**GIVEN EXERCISE**
Retype the full set of records. Keep every character identical.

**Collected data entries**
——————

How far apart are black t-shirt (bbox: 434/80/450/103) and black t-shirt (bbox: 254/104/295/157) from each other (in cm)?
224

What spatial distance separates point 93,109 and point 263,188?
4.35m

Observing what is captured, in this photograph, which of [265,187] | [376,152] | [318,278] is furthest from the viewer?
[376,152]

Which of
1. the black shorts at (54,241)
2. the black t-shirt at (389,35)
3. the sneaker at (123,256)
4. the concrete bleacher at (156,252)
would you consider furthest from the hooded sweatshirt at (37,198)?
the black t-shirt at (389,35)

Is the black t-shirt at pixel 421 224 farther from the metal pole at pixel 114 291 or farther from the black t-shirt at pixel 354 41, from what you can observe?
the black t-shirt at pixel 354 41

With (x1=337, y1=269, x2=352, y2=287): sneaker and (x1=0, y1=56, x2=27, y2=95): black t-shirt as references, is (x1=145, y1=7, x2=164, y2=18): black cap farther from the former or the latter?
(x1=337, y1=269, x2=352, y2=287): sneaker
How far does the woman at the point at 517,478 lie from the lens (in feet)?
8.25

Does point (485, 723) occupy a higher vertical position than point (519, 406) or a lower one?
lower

——————

**SOLUTION**
How far apart are black t-shirt (bbox: 434/80/450/103) and black t-shirt (bbox: 254/104/295/157) from each other (in cm)?
224

What spatial distance separates point 93,109 and point 263,188?
4.35m

Observing what is captured, in this photograph, which of [265,187] | [376,152] | [318,278] is furthest from the viewer?
[376,152]

Which of
1. the black shorts at (54,241)
2. the black t-shirt at (389,35)
3. the sneaker at (123,256)
4. the concrete bleacher at (156,252)
would you consider furthest from the hooded sweatshirt at (37,198)?
the black t-shirt at (389,35)

Is the black t-shirt at pixel 421 224 farther from the metal pole at pixel 114 291 or farther from the black t-shirt at pixel 354 41, from what you can observe?
the black t-shirt at pixel 354 41

With (x1=337, y1=269, x2=352, y2=287): sneaker and (x1=0, y1=56, x2=27, y2=95): black t-shirt as references, is (x1=145, y1=7, x2=164, y2=18): black cap farther from the former or the latter?
(x1=337, y1=269, x2=352, y2=287): sneaker
How far does the woman at the point at 517,478 lie from the lens (in feet)?
8.25

Does point (485, 723) occupy a higher vertical position than point (519, 406) or a lower one?
lower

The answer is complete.